The MRI experiments included VE-PCMR imaging of tissue displacement during various modes of contractions, in the gated mode, and with the velocity sensitized in any or all three directions, with a VENC value of 10 cm/s. Other sequence parameters included Repetition Time (TR)/ Echo Time (TE)/ Flip Angle (FA): 16.5ms/7.7 ms/20°; FOV: 16.5×30 cm, 141 × 256 matrix, Slice: 5 mm, Bandwidth (BW): ±15.6 kHz, views-per-segment (VPS): 4, averages (NEX): 2. With segmented acquisition and fractional FOV, a total of ~84 contractions with ~2.20 sec/cycle required a total scan time of ~2.4 min. With view sharing, 22 phases could be collected in each cycle, yielding an acquisition window of ~80 ms for each phase, with velocity encoded in one direction only. Forty percent maximum-voluntary-contraction (MVC) was used for the two active contraction modes.
Static morphologic axial images of the leg were acquired with Gradient Echo sequences (with TE/TR/FA of 2.65 ms/140 ms/45°) (13). Sufficient contrast to segment out different muscle compartments could be achieved to subsequently generate 3D volume rendered images of different compartments for volumetric measurements. In order to better visualize the fatty fascicular tissue, a Fast Spin-Echo (FSE) T1-weighted sequence was utilized in which signal from water protons were suppressed. Typical parameters used were TR/TE: 725 ms/12 ms; Echo Train Length = 7; 62.5 KHz BW. FOV, Slice Thickness, spacing and orientation remained the same as the VE-PC slice, in order to register the water-suppressed, fat (fascicle) enhanced FSE images on to the magnitude image of the VE-PC.
Analysis
(a) Fiber length changes
The ends of muscle fibers, oriented parallel to fatty fascicles, were first localized along the length of the MG using water-saturated FSE images. The end locations of these fascicles, one at its origin (superficial aponeurosis) and the other at its insertion (deep aponeurosis), were then tracked through time in the two-dimensional plane using the oblique sagittal VE-PC images, over all the phases of the contraction cycle (13, 14). When the displacement of one ROI was subtracted from the other at each phase, the change in length of the fiber was determined for that phase and is plotted in Fig. 4. A for all the phases, for the two different types of contractions, and averaged over 5 to 6 fascicles.
Fig. 4.
(A) Changes in fascicle length of the medial gastrocnemius at different time points during the three modes of muscle contraction with ankle rotation from images acquired at 3T. Points in each curve represent the mean lengths of all 5~6 fibers along the length of the MG muscle. It can be seen that the dynamic range of fiber stretching/shortening is much less in active eccentric contraction, which is consistent with the findings from Fig. 3 in which the dynamic range of velocity was less in active eccentric than in passive mode. (B) Changes in the separation between the superficial and deep aponeurosis of the Medial Gastrocnemius, during passive, eccentric and concentric contractions, as a function of position along the superior-inferior direction.

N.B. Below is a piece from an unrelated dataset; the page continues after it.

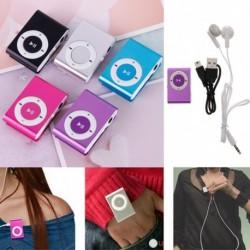 1x MP3 színes mini zenelejátszó Micro TF kártya foglalat USB 2.0 sport kivitelben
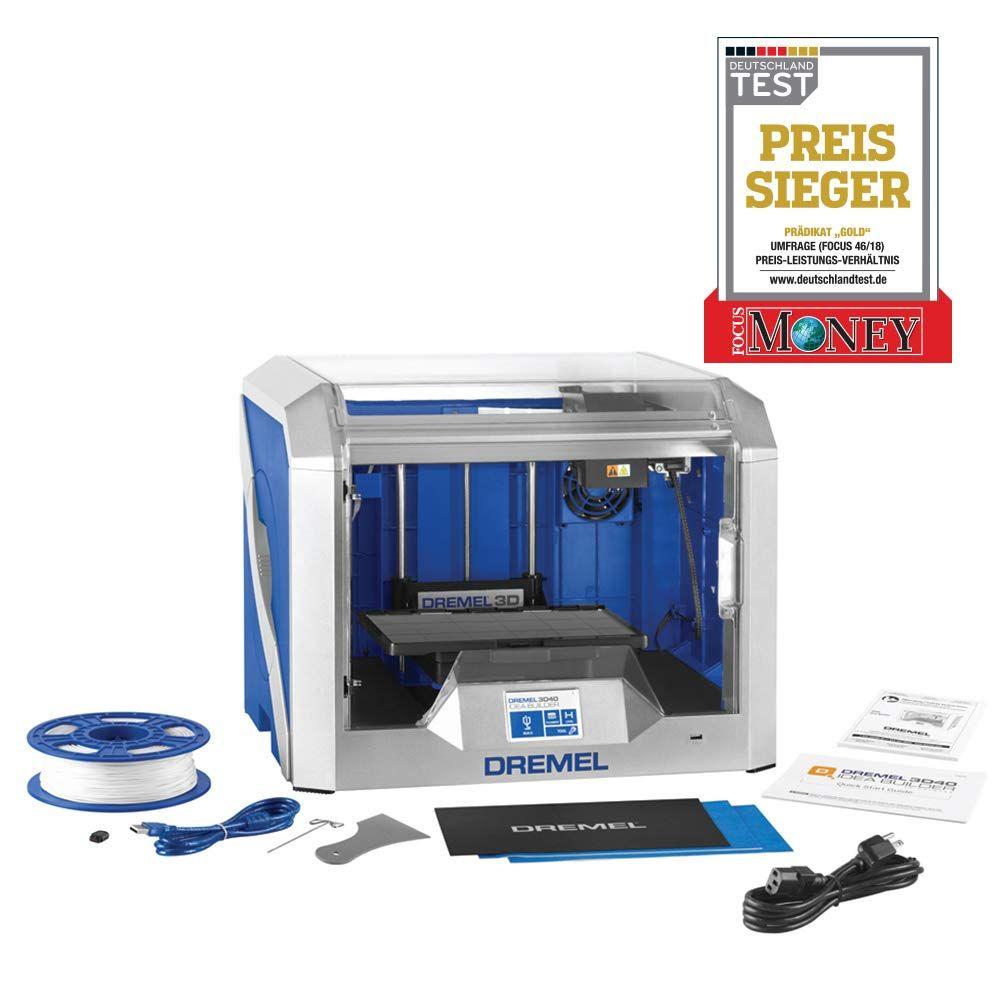 Das ist ein top Preis für den 3D Drucker von Dremel heute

The maximum range of values of this change is indicated as a function of the superior-inferior position.
(b) Aponeurosis separation
Aponeurosis separation was calculated as the horizontal distance between the two ends of each fascicle at the two aponeuroses. The aponeurosis separations were calculated throughout the ankle rotation cycle and averaged over 5 to 6 fascicles.
(c) Statistics
Values are presented as mean and SD. Differences in the muscle fiber length and aponeurosis separation among the three types of contractions were tested by one-way analysis of variance. Post hoc comparison (Fisher) was performed when significance was found. The level of statistical significance was set at P < 0.05.
RESULTS
The entire apparatus took about 20 minutes to set up, including priming the pistons and tubing, leading the tubing through the waveguide hole, and connecting it at both ends to the two pistons. Fig. 2A shows the various outputs provided by the electronics driving the servo-motor including a constant maximum acceleration of 12 in/s2 for both plantar- and dorsiflexion phases of the movement. Higher values resulted in excessive loading on the motor. The velocity generated by such an acceleration function is the triangular waveform shown. Integrating the velocity over time yielded the approximately sinusoidal displacement of the piston at various time points. Triggering is shown in this figure to be in the maximally dorsiflexed position of the foot.
Fig. 2.
(A) Output from the motor electronics showing acceleration (rectangular), velocity (triangular) and displacement (sinusoidal) curves. The solid dots on the displacement curve represent points where the motor output was used to trigger the MR scanner. (B), (C) and (D) represent single-subject traces of the digitally recorded force output from the force transducer in the foot plate, with the subject instructed to exert passive, concentric and eccentric contractions respectively. The shaded curve in the middle of each represent the mean while the solid curves on either side represent +/− 1SD of the force produced. While these data were acquired at 3T, these are independent of field strength, and similar curves were observed at 1.5T.
Fig. 2-B, C and D show the force output from the force transducer for each of the passive, concentric and eccentric contractions mode respectively. The scatter was maximum at the peak force and minimum at the relaxed phase for each of the three different modes. It is also minimal for the passive mode and about the same for the concentric and eccentric modes.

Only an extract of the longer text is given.